Similar to Christmas for the U.S., the Chinese, or if you’re celebrating outside of China, Lunar New Year is a 16-day celebration that is spread across two main events: the Spring Festival and the Lantern Festival. The Spring Festival spans from Jan. 22 through Feb. 1, and preparation for the Lantern Festival starts on Feb. 2 and goes until the day of the festival, Feb. 5. 

The festival features many key points, some of the main features of this time being the color red, the animal of that year, fireworks, and dumplings. All of these have a deep history behind them and have been used for centuries to celebrate the holiday. 

Each year also represents a different zodiac animal on the Chinese lunar calendar, with 12 animals representing 12 years. After 12 years is over, the cycle restarts and continues again for another 12 years, and so on and so forth. People born in years of certain zodiac animals also are associated with certain traits or characteristics. From 2020 until 2031 when the rotation restarts, here are the zodiac animals in order by year and the characteristics frequently associated with them. 
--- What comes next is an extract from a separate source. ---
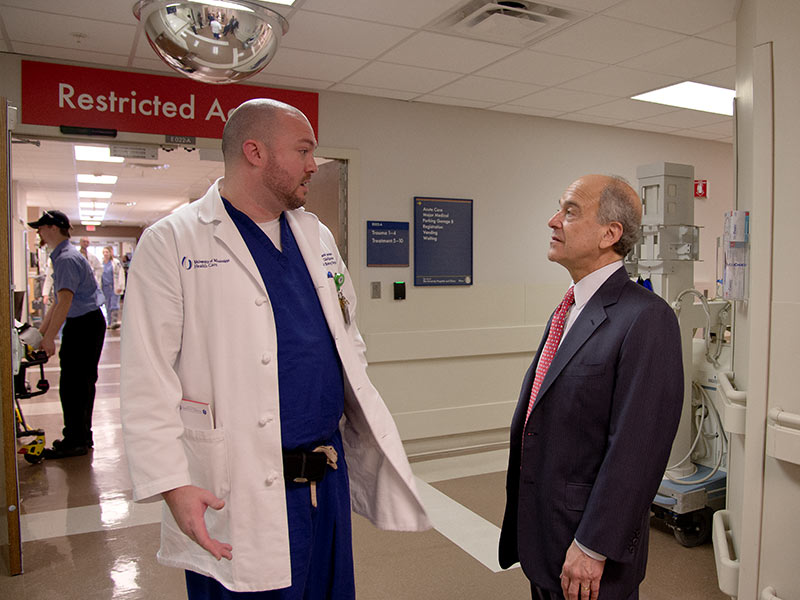 During his 2015 visit to the Medical Center, Dr. Mark Chassin, right, president and CEO of the Joint Commission, received a tour of the adult ED from its clinical director, Jason Zimmerman.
Credit: Riley O’Brien, 42Fifty

Yi Su, Mandarin teacher for both Oswego High School and Oswego East High School, was born in China and continues to celebrate Lunar New Year in the U.S. She allowed students to get a taste of Chinese culture by making dumplings for guests to try during the International Fest that took place on Feb. 3 at OEHS. 

“There are all kinds of dumplings; we don’t limit it,” Ms. Su says. “We mostly use napa, a kind of cabbage, and another one is chive, that we make a lot during this time.” 
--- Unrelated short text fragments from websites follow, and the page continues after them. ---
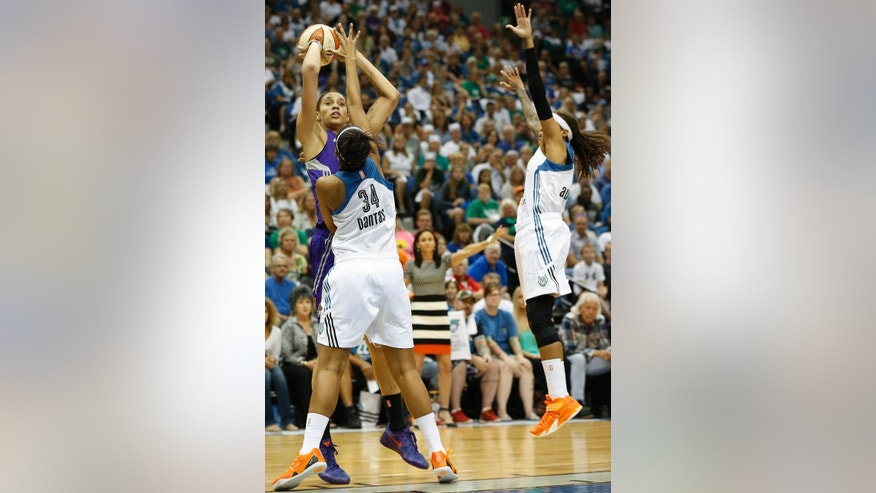Phoenix Mercury center Brittney Griner, top left, lines up a shot against Minnesota Lynx forward Damiris Dantas (34) and guard Seimone Augustus, right, during the first half of Game 2 of the WNBA basketball Western Conference finals, Sunday, Aug. 31, 2014, in Minneapolis. (AP Photo/Stacy Bengs)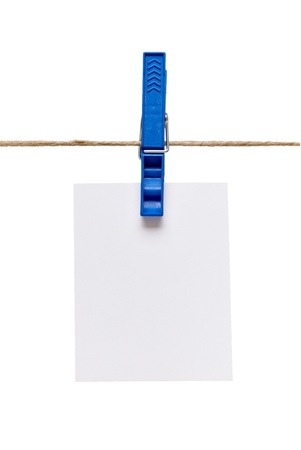 pegs: close up of  a note and a clothes peg on white background  Stock Photo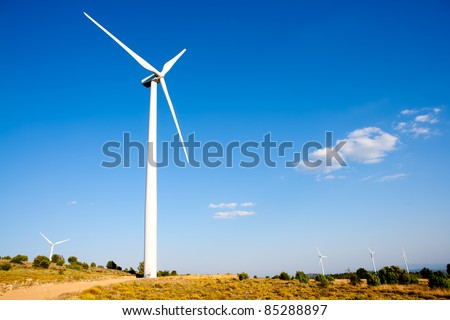 aerogenerator windmill blue sky and golden field - stock photo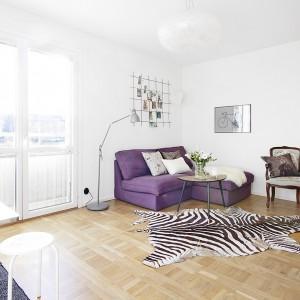 Podłogę w salonie pokryto dębowym parkietem, ułożonym w klasyczny wzór. Jasny kolor drewna ociepla wizualnie wnętrze, a naturalny materiał nadaje mu elegancji. Fot. Vastanhem.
Su also explained how the Lunar New Year corresponds with the season and weather, and how it traditionally started at the beginning of spring. For the first part of the celebration, the Spring Festival, people would come home and spend time with their families. Similar to the U.S., in China, many people watch a broadcast with all their family and friends, that counts down until the new year just like the ball drop in One Times Square in New York City. 

“People always come back home to stay with the family, and this would be their time to spend together,” Ms. Su says. “The whole country all watches the same broadcast we call Chunwan; it’s a concert that gathers famous singers and movie stars like that to celebrate going into the new year. They will do a lot of fireworks, and the people will wear red because it gives you good luck.” 
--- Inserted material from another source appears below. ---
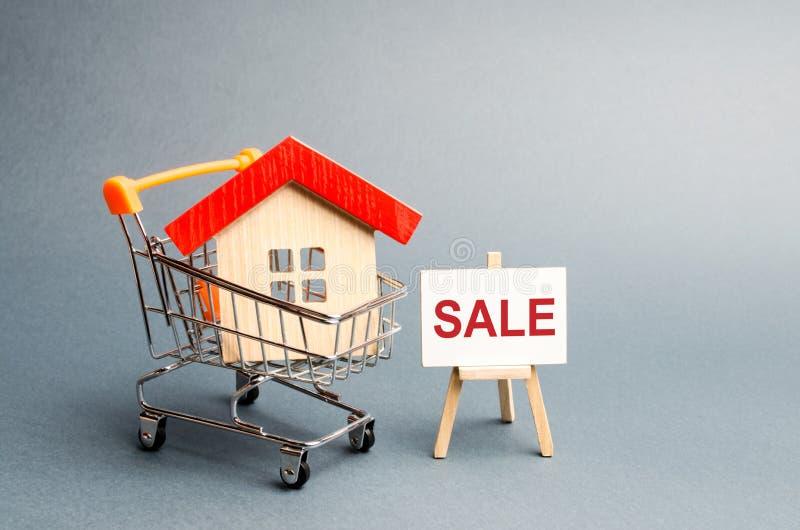 Supermarketvagn med hus och en Sale affisch Begreppet av att sälja ett hem, fastighetservice eller att köpa från ägaren royaltyfria bilder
While people are eating and watching Chunwan on New Year’s Eve, another tradition in Chinese culture is to leave the food on the table and not clean it up until the new year begins. This is meant to symbolize leaving the bad luck in the past year and continuing our good fortune into the new year. 

“We don’t want to put out our good luck,” Ms. Su says. 

Another symbol of good luck is the color red, and it’s history behind symbolizing good luck actually goes back to Chinese mythology. Myths state that a beast named Nian would chase and eat people on New Year’s Day, just at the edge of winter and spring. When people realized that the monster would be back again before the start of spring, they began to prepare fireworks and red to scare away the monster.  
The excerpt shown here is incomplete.